The History Lesson
This week back in 1877, Thomas Edison announced he’d made the first functional recording device — the phonograph.
So we have him to thank for our day jobs. Early Edison recordings were embossed on tinfoil cylinders. Kinda like shiny paint rollers. After a few plays on a phonograph, they’d be shredded. And only trained experts could operate the thing. Still, Edison had big plans for his invention. He figured it’d be used to record phone messages. And oh yeah — that it might be cool for listening to recorded music. But the public got over the gizmo’s novelty pretty fast. And so did Edison. He soon turned his attention to something called “the lightbulb.”

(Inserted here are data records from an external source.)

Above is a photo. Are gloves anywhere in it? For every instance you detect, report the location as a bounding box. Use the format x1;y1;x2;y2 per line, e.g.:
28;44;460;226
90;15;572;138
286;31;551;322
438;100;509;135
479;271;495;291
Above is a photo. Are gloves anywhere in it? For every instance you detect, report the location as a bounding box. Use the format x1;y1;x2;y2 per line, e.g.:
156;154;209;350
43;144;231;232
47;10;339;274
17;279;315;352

Years later, Edison got back in the recording game and found stiff competition. Especially from this punk Emile Berliner. His “Gramophone” etched sound on weird flat discs instead of cylinders. There ensued the first VHS-or-Beta-style format war. And discs turned out to be VHS. But Edison took it in stride: He phased out cylinders, and made his phonographs disc-compatible. Eventually the only part of his company he personally oversaw was the phonograph biz. Some say he even chose which music got recorded for the gadget – even though he was functionally deaf. Which could be why the business tanked in 1929.
RECIPE as recounted by Aidan Demarest, beverage director at The Edison.
- 1 and 1/2 ounces Bourbon (the Edison uses home-infused lavender-honey Woodford Reserve)
- 3/4 ounce Belle de Brulee pear liqueur
- 1/2 ounce simple syrup
- 1/2 ounce fresh-squeezed lemon juice
- 1/2 ounce fresh squeezed pear juice
Pour ingredients into a shaker. Shake. Then, strain into chilled martini glass.